My Ex-Voto and How I Came to Write: THE CROSS WE BEAR

I never heard of an ex-voto before until a trip we took to Lago Maggiore, Italy back in 2011. Our guide pointed out a wall mural depicting an artist painting, while standing on scaffolding, a portrait of the Madonna. Apparently, at an earlier time, the artist, while painting the portrait, stumbled, and was about to fall from the scaffolding to his death, when suddenly the painting of the Madonna came to life and stretching out her hand caught him before falling. He later produced the mural of this miraculous event, as a sign of his devotion and gratitude for the Grace received – the ex-voto. I thought it was a lovely story and the beautiful mural art stayed in my memory.

Then at the end of 2013, I was diagnosed with stage four cancer. After a year of treatments, I got enough strength back to begin writing and painting again. I wrote the novel The Cross We Bear (finally published on Amazon this year where proceeds will go to cancer research); and I decided to paint my own ex-voto for the Grace I received (through the Grace of Heaven, the cancer never returned and the doctors declared I beat the odds).

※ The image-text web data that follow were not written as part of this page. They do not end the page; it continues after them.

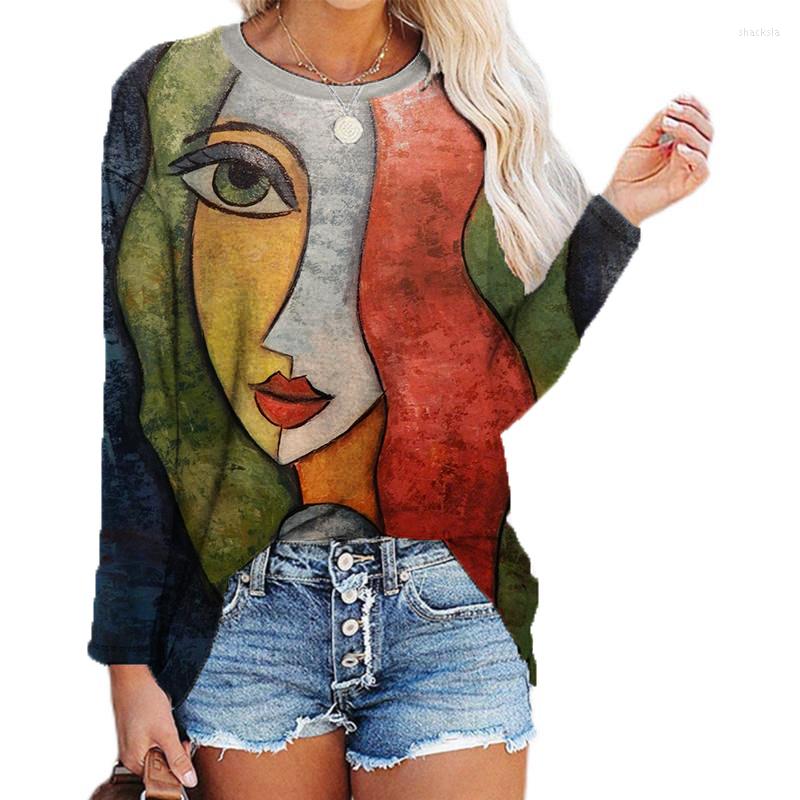 

Women' T Shirts Women Shirt Face Portrait Digital 3D Printing Spring Autumn Long Sleeve Contrasting Colors Elegant Wild Personality Ladies, Nt-20377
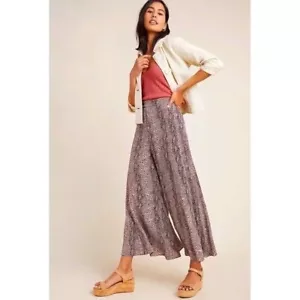 ANTHROPOLOGIE Skirted Wide Leg Pants in Snake Print Size 0P - Picture 1 of 13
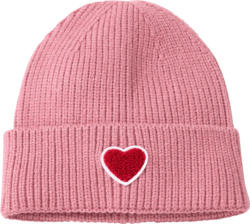 PUSBLU Mütze mit Herz-Applikation, rosa, Gr. 52/53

My portrait of the Madonna was a vision in my mind’s eye, and those who have seen it ask why She appears so sad. I believe while on earth She was sad. My own feelings at that time were hyper sensitive to the sufferings of others around me. On one occasion I had to go to the hospital emergency department, and while waiting in my wheelchair, a woman with two police officers came in. She was yelling and swearing at everyone around her. I noticed some people making fun of her in low voices and even one of the officers had a smirk on his face. I felt really bad for her and began to quietly cry. The officer who had the smirk noticed my concern, and came over to tell me she was really alright. I responded by saying how could she be alright if she was here, in a hospital emergency department with police escort, and how could other people laugh at this sad situation? Anyway, sadness was my mood at the time and it transferred on to my ex-voto. Caring sometimes causes sadness.

Ex-voto

2 thoughts on “My Ex-Voto and How I Came to Write: THE CROSS WE BEAR

  1. Thank you for sharing that, your vision and your improved health. The story from the hospital is indeed sad. I don’t understand why people would laugh at something like that either. Sometimes I think they do so because of the shock of it and not knowing how else to respond. Sometimes a smirk or laughter is a way to handle what we wish we didn’t have to witness. A way to brush it off, or pretending it doesn’t affect me.